Fue otro enamorado de las islas mediterráneas, el escritor D. H. Lawrence, quien también vino a buscar la inspiración y alquiló una casa en Via Fontana Vecchia durante tres años. Escribió bastante poesía, y su celebrado poema Snake fue concebido allí, pero no debió ser un tiempo grato para el escritor debido a algunos devaneos de corte sentimental que experimentó su esposa Frieda en tan peligrosa ciudad.

Años después, Lawrence Durrell acudió en peregrinación literaria a visitar la casa de Lawrence. Por entonces aún redondeaba sus ingresos con artículos sobre viajes, aunque ya había escrito sus obras más importantes. Viajaba como un simple turista haciendo un recorrido de grupo por Sicilia, un paquete como se dice ahora, que le vendió su agente de viajes con el nombre de Carrusel Siciliano. La casa de Lawrence le parece a Lawrence modesta, pero perfectamente adecuada a los poemas que escribió aquí, y paseando por el Corso Humberto expresa su admiración a esta pequeña y escarpada ciudad: "Todo el lugar estaba bañado por un sentimiento maravilloso de intimidad, bienestar y refinamiento". Tanto le gustó que decide acabar su libro sobre Sicilia con el capítulo dedicado a Taormina.

Paul Theroux

Esta visión entusiasta fue también compartida, años después, por el escritor y viajero Paul Theroux en el curso de su largo viaje por el Mediterráneo que da origen a su libro Las columnas de

Hércules. "No me esperaba una vista tan impresionante", anota entusiasmado. "Con lantanas y palmeras, buganvillas y maravillas, soleadas y serenas, costaba imaginar un lugar más bonito o un entorno más impactante".

¿Hubo algún disidente? Pues sí, lo hubo por pereza o por delicadeza, según se mire. Otro ilustre turista en viaje de grupo se quedó al lado sin sentir curiosidad por este lugar preñado de historias. "No puedo explicar esta aversión a ver Taormina", cuenta Evelyn Waugh en Etiquetas, un libro que, como el de Durrell, nació de su trabajo paralelo como articulista de viajes.

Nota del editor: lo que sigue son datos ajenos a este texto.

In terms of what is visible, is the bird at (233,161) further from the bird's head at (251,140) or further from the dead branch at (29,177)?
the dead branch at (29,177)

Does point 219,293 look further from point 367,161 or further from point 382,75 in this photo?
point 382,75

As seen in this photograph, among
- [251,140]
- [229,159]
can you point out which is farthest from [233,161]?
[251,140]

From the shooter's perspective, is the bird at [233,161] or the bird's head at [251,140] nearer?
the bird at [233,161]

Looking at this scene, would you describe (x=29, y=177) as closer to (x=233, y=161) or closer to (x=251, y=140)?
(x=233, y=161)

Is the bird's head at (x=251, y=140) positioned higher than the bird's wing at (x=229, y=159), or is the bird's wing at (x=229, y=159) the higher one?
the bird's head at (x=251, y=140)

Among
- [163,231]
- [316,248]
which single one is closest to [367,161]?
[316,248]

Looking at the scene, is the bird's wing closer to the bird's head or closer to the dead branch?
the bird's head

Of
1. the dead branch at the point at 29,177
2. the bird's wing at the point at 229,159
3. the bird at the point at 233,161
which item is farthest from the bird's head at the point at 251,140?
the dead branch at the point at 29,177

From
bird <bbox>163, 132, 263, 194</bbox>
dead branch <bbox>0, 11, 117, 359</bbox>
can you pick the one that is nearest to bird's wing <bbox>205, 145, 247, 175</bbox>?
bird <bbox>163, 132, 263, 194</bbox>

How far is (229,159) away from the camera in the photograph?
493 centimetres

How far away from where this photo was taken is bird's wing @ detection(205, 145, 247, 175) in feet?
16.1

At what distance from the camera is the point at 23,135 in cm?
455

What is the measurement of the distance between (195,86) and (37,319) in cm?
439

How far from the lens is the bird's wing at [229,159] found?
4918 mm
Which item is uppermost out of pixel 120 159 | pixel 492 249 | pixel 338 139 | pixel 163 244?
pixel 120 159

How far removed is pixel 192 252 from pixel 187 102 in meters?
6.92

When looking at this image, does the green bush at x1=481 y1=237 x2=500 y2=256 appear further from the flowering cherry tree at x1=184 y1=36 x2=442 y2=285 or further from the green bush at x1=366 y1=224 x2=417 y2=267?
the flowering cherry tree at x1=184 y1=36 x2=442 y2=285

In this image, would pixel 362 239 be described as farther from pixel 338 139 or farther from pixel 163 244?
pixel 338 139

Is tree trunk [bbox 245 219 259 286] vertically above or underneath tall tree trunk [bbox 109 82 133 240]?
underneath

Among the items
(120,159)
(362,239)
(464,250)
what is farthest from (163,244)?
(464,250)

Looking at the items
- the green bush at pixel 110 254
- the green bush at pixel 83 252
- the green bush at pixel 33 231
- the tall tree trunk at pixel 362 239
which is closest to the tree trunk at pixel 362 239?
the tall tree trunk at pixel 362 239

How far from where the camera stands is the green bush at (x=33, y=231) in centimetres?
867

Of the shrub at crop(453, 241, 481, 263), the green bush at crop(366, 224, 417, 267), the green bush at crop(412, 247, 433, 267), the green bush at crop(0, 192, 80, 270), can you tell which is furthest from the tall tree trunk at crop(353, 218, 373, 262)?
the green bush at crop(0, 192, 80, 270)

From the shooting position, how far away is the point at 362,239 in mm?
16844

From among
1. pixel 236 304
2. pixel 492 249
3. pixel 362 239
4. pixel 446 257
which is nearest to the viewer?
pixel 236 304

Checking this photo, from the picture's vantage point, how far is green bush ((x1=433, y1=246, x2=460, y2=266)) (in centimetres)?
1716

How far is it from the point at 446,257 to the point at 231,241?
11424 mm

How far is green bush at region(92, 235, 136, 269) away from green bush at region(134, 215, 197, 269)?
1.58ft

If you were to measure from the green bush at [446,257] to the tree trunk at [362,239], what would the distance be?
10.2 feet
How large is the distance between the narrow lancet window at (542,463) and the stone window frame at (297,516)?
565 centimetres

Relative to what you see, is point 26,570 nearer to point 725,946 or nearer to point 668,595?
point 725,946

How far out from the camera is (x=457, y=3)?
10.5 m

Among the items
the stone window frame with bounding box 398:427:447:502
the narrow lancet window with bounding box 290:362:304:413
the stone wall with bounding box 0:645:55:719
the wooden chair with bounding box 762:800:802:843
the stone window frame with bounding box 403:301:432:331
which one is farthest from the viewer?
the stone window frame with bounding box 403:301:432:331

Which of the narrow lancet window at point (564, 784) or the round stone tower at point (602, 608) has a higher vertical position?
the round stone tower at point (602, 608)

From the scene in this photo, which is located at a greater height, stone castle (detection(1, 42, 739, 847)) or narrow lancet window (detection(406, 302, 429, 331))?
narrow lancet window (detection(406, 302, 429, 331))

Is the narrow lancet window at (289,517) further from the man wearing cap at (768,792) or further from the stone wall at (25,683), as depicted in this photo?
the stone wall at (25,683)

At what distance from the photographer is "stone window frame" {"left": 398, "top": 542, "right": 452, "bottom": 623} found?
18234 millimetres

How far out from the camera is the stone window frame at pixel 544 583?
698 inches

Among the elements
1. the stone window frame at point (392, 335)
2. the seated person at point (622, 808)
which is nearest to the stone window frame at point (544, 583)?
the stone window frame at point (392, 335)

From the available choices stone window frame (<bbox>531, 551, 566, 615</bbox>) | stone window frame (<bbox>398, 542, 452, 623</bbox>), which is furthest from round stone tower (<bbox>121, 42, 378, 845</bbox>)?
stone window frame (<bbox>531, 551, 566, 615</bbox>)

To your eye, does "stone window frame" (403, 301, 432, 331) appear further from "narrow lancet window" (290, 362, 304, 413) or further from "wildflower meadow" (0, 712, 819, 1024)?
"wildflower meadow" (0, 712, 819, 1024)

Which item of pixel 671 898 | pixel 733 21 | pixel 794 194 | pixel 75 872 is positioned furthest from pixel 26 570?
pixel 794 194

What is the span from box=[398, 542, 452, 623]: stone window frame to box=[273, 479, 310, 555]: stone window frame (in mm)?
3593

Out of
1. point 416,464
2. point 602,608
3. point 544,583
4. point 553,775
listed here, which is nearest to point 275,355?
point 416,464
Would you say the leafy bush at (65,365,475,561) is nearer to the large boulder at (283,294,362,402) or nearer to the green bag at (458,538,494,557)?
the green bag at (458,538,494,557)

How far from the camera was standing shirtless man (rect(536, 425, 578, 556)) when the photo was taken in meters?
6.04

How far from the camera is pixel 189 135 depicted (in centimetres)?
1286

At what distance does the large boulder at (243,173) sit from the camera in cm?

El escritor inglés no quiso entrar en la ciudad porque ahí se encontraba en esos momentos una pareja de amigos pasando su luna de miel y no deseaba importunarlos, aunque sí pudo extasiarse al contemplar el Etna, "una visión que jamás olvidaré", pues "nada de lo que había visto hasta entonces en el arte o la naturaleza era tan chocante". Una imagen que Edmundo de Amicis calificó como "un paraíso terrestre interrumpido por la boca del infierno".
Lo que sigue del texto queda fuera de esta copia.